Harald Endemann an seine Frau Charlotte, 13. Mai 1942
den 13. 5.42
Mein liebes, süßes Lottenkind,
ich kann leider nicht mehr hoffen, daß dieser Brief noch zu Ursulas Geburtstag ankommt, denn der ist ja schon morgen. (corr.: heute). Ich bin die letzte Zeit nicht zum Schreiben gekommen, weil ich mich garnicht wohl fühlte. Ich war, eigentlich ohne ersichtlichen Grund so und müde, daß ich nur mit Mühe meinen Dienst versehen konnte. Ich habe mich deshalb nach dem Dienst ins Bett gelegt und habe geschlafen und immer wieder geschlafen, so habe ich mich dann langsam wieder kuriert. Ich glaube es war eine Frühjahrsgrippe, obgleich ich kaum Fieber gehabt habe. Nun komme ich so langsam zu mir.
Ich traf vor einigen Tagen Wilhelm Lichtschlag, der auf seiner Rückreise vom Urlaub hier durch Jever kam. Ich hörte gestern, daß er ganz zu uns versetzt wird, so sind wir dann glücklich wieder zusammen. Ich finde es sehr nett so.

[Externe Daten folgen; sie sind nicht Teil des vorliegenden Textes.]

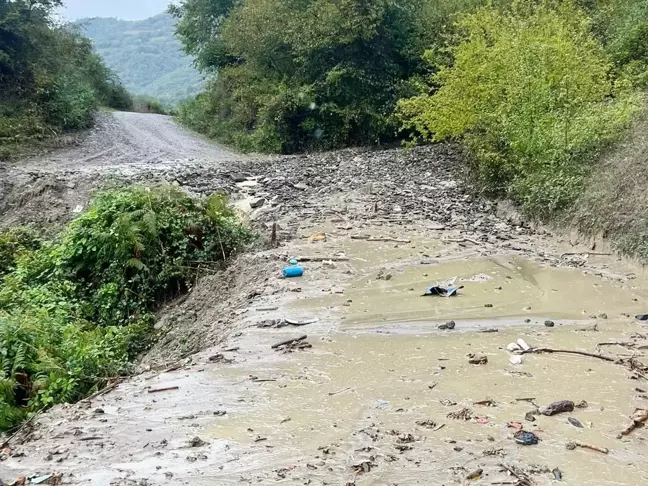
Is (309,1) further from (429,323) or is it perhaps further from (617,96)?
(429,323)

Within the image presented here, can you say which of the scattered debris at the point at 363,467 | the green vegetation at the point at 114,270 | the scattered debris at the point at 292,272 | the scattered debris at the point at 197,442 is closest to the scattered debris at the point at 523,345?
the scattered debris at the point at 363,467

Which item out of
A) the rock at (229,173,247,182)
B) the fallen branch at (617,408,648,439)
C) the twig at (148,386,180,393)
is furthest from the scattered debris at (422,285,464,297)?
the rock at (229,173,247,182)

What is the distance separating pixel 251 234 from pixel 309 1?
1374 centimetres

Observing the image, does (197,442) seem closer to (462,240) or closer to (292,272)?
(292,272)

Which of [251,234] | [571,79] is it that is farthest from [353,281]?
[571,79]

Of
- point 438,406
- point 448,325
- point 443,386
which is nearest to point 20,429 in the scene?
point 438,406

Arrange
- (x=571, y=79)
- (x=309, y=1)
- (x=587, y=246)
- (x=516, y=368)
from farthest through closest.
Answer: (x=309, y=1), (x=571, y=79), (x=587, y=246), (x=516, y=368)

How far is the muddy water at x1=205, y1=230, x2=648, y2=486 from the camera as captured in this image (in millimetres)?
3629

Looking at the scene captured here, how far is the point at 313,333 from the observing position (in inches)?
236

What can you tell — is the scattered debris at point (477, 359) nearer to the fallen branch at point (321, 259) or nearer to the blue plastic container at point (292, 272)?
the blue plastic container at point (292, 272)

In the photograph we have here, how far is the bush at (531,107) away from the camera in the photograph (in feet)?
33.4

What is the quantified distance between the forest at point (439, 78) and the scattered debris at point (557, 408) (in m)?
6.17

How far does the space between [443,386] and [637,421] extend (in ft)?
4.34

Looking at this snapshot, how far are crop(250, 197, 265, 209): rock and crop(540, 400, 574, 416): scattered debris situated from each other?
8368 mm
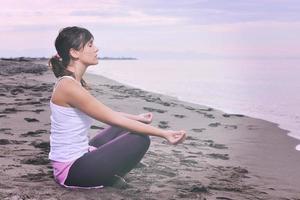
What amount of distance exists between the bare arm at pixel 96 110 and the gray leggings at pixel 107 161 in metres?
0.15

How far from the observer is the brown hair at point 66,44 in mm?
4320

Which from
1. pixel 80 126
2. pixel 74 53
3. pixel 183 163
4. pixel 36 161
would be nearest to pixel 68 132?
pixel 80 126

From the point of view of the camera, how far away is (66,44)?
170 inches

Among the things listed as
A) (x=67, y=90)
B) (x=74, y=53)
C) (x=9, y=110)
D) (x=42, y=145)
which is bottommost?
(x=9, y=110)

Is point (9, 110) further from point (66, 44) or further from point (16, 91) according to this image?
point (66, 44)

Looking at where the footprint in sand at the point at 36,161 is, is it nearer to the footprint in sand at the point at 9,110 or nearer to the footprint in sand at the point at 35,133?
the footprint in sand at the point at 35,133

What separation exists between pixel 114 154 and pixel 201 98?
47.2 ft

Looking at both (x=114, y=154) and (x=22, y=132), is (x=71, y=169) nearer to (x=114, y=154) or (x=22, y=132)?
(x=114, y=154)

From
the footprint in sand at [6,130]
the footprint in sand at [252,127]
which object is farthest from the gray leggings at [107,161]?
the footprint in sand at [252,127]

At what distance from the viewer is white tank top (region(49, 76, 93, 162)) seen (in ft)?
14.3

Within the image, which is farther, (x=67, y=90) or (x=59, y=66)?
(x=59, y=66)

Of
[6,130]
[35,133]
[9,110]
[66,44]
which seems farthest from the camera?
[9,110]

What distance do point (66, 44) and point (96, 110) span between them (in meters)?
0.64

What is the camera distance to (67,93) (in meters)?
4.22
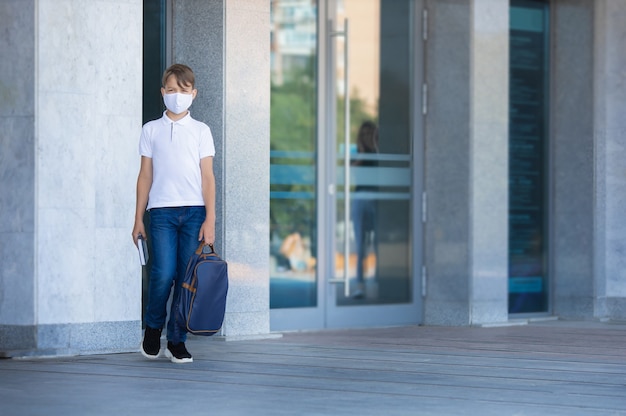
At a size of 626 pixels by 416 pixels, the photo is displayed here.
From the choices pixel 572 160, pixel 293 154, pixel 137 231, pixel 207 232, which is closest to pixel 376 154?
pixel 293 154

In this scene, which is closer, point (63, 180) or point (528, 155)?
point (63, 180)

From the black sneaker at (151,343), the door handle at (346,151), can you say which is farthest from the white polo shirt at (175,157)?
the door handle at (346,151)

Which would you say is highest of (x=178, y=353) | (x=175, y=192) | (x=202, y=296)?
(x=175, y=192)

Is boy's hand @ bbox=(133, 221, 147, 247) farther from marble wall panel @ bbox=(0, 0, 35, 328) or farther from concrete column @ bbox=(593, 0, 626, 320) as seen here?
concrete column @ bbox=(593, 0, 626, 320)

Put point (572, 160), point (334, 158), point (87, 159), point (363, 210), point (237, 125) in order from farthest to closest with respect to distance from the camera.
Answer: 1. point (572, 160)
2. point (363, 210)
3. point (334, 158)
4. point (237, 125)
5. point (87, 159)

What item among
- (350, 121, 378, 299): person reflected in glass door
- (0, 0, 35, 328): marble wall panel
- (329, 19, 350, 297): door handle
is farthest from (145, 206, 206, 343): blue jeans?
(350, 121, 378, 299): person reflected in glass door

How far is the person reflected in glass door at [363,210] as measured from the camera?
11.1m

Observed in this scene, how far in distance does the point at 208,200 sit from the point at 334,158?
330 cm

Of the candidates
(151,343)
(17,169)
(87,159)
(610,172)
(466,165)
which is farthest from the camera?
(610,172)

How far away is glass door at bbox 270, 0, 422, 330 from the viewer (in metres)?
10.6

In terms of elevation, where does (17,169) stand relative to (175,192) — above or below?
above

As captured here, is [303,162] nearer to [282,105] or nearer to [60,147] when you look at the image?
[282,105]

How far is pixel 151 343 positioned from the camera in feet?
26.0

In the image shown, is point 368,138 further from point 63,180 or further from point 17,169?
point 17,169
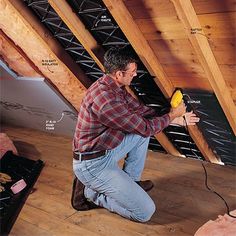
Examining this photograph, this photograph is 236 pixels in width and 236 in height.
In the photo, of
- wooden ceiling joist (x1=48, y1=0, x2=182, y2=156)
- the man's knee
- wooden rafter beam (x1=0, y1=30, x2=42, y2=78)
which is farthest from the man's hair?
wooden rafter beam (x1=0, y1=30, x2=42, y2=78)

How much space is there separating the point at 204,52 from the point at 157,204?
112 cm

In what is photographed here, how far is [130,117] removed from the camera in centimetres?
197

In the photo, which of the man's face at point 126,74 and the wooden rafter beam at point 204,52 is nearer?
the wooden rafter beam at point 204,52

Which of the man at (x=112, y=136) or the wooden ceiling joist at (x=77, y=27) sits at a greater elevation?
the wooden ceiling joist at (x=77, y=27)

Ich will Dir auch mitteilen, daß die Erkennungsmarke angekommen ist allerdings sehr spät und mit einem ganz ulkigem Poststempel, bitte prüfe. Auf dem Godesberger Postamt ist scheinbar alles durchgedreht sogar die Stempel.
Nun wird morgen unser kleines Ullahäschen schon 4 Jahre alt. Sie wird sicher Wert darauf legen, daß man geziemend davon Kenntnis nimmt. Na feiert mal schön, ich wäre gerne mit dabei.
Jetzt hat es hier endlich auch mal geregnet. Es war aber auch die höchste Zeit. Jetzt endlich regt es sich in der Natur. Der Buchenwald hat einen grünen Schimmer bekommen. Die Ernte hat aber trotzdem schweren Schaden gelitten, denn das an sich schon stark ausgewinterte Getreide hat sich nicht bestockt. Einige Bauern hatten es unter gepflückt und bekomme nun kein neues Saatgut. Hier ist sehr viel Vieh im Winter notgeschlachtet worden, weil kein Futter da war, nun geht das selbe Elend wieder los, da das Vieh auf der jungen Weide krank wird, da es unterernährt ist. Es stehen hier lange Artikel darüber in den Zeitungen, daß sofort Kalkspritzen gegeben werden müßten, da der Tod schon nach wenigen Stunden eintrete. Dazu sollen die Bauern gesundes Vieh nach dem Osten abgeben, da dort das ganze Land vom Vieh vollkommen entblößt ist. Wie das alles werden soll, ist mir vollkommen unklar. Ich weiß nur eins, daß derjenige, der nicht vorsorgt, bittersten Hunger leiden wird. Ich bitte Dich daher dringendst , rechtzeitig mit Hüllen wegen Kartoffeln, Obst und Gemüse in Verbindung zu treten, vielleicht auch durch Schmidt (Ittenbach) mit dem Lascherhof. (Marmelade so viel wie
möglich einkochen). Mit Frau Wolff ins Vorgebirge fahren und Gemüse einkaufen und auch davon einmachen. Nehmt es nicht leicht!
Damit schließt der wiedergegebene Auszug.